If I were a parent, I’d be pretty upset with the Education Department: it’s taking them weeks to deal properly with five teachers accused of paying their pupils for sexual favours in the science labs.

Health24 columnist Joanne Hart summed up the many levels of outrage: statutory rape, shattered professional ethics, abuse of community and school trust, unprotected sex (one pupil allegedly became pregnant) in an HIV/Aids hotbed...

It gets worse. Since a group of 20 pupils gathered themselves to report the abuse to the department’s district director (note that they didn’t go to the school authorities, surely an easier move), they themselves have come under attack. A couple of them have been transferred to other schools to get away from threats and intimidation from their fellow pupils, and from the teachers themselves.

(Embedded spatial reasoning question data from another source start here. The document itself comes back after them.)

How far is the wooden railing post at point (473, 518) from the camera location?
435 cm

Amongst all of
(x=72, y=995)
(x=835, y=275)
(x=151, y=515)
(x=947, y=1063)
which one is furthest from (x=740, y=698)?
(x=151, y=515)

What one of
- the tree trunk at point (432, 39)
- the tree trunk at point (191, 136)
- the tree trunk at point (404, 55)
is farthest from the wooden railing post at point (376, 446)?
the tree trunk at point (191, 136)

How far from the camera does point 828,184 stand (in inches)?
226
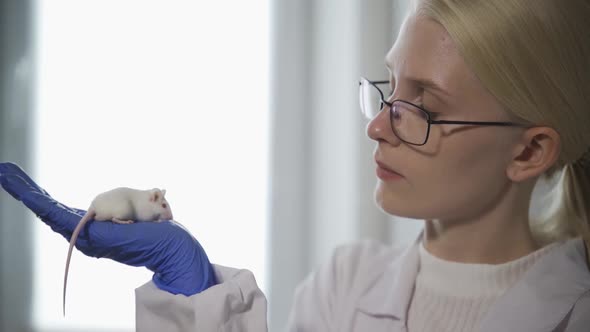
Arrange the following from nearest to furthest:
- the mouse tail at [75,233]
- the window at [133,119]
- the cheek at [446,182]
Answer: the mouse tail at [75,233] < the cheek at [446,182] < the window at [133,119]

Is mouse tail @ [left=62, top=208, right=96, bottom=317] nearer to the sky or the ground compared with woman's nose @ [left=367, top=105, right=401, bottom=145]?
nearer to the ground

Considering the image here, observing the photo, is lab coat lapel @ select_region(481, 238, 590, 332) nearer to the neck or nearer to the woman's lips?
the neck

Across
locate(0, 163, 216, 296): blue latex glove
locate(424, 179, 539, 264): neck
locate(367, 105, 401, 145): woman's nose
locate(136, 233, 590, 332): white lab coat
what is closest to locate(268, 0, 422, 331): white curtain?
locate(136, 233, 590, 332): white lab coat

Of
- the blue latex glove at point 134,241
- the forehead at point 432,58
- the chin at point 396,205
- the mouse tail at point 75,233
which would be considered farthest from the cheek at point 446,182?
the mouse tail at point 75,233

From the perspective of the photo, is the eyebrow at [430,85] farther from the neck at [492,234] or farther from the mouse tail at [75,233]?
the mouse tail at [75,233]

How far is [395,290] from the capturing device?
1.02m

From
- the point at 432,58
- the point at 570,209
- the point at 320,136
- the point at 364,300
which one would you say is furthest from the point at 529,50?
the point at 320,136

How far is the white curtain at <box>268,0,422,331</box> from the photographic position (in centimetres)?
150

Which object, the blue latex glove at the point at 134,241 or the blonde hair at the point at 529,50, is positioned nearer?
the blue latex glove at the point at 134,241

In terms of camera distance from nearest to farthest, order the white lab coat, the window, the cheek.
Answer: the white lab coat < the cheek < the window

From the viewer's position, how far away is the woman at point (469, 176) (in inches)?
31.8

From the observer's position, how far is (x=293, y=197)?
Result: 60.5 inches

Umlazi, south of Durban, seems like a hard place to live. The last time we heard news from that part of the world was last year when HIV/Aids patients were robbed of their antiretroviral medication by merchants who crush and mix the drugs with marijuana. Oh, and there was the time, also last year, when the good citizens in a part of that city instituted a ban on women wearing pants, and stripped one woman of her pants in public in order to make their point.

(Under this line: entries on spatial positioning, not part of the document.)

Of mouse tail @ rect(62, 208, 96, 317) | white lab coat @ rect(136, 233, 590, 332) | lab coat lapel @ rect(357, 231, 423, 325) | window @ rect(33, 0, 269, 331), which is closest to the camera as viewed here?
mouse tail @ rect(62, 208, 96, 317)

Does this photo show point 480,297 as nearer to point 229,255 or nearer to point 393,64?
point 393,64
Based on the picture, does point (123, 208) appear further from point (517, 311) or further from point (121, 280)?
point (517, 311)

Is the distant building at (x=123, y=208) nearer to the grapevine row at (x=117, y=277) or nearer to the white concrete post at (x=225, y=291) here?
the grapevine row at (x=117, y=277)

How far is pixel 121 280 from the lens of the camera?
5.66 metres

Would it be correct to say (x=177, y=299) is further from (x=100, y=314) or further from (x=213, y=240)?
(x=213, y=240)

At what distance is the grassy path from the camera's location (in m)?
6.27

Empathy and human rights don’t get much air in an environment like that, and one must applaud the pupils who had the courage to insist on their human rights. In a normal society, children go to their parents (or, if not, their parents are paying enough attention to spot abuse as wide-ranging and long-term as this reportedly has been). In a normal society, patients who’re beating the non-compliancy issues so common with long-term medication, don’t get hijacked for their life-saving drugs. In a normal society, women don’t go through public humiliation, especially over some archaic prejudice.

Umlazi is, sadly, hardly unique. Youth Day is coming up. Let’s remember its origins, in the Soweto uprisings, and the reason for those uprisings. They were (rightly) expressed in political terms, but in essence they boiled down to the quality of life, and the quality of life denied. We’ve come a long way, but we’re still stuck with a society that misunderstands ubuntu. So let’s make that the challenge: live the philosophy that I am OK only if you are OK. And may the ripples spread through our friends, family and colleagues, into the wider society. And may the children, ultimately, be safe.

If you’re taking a long weekend, drive safely.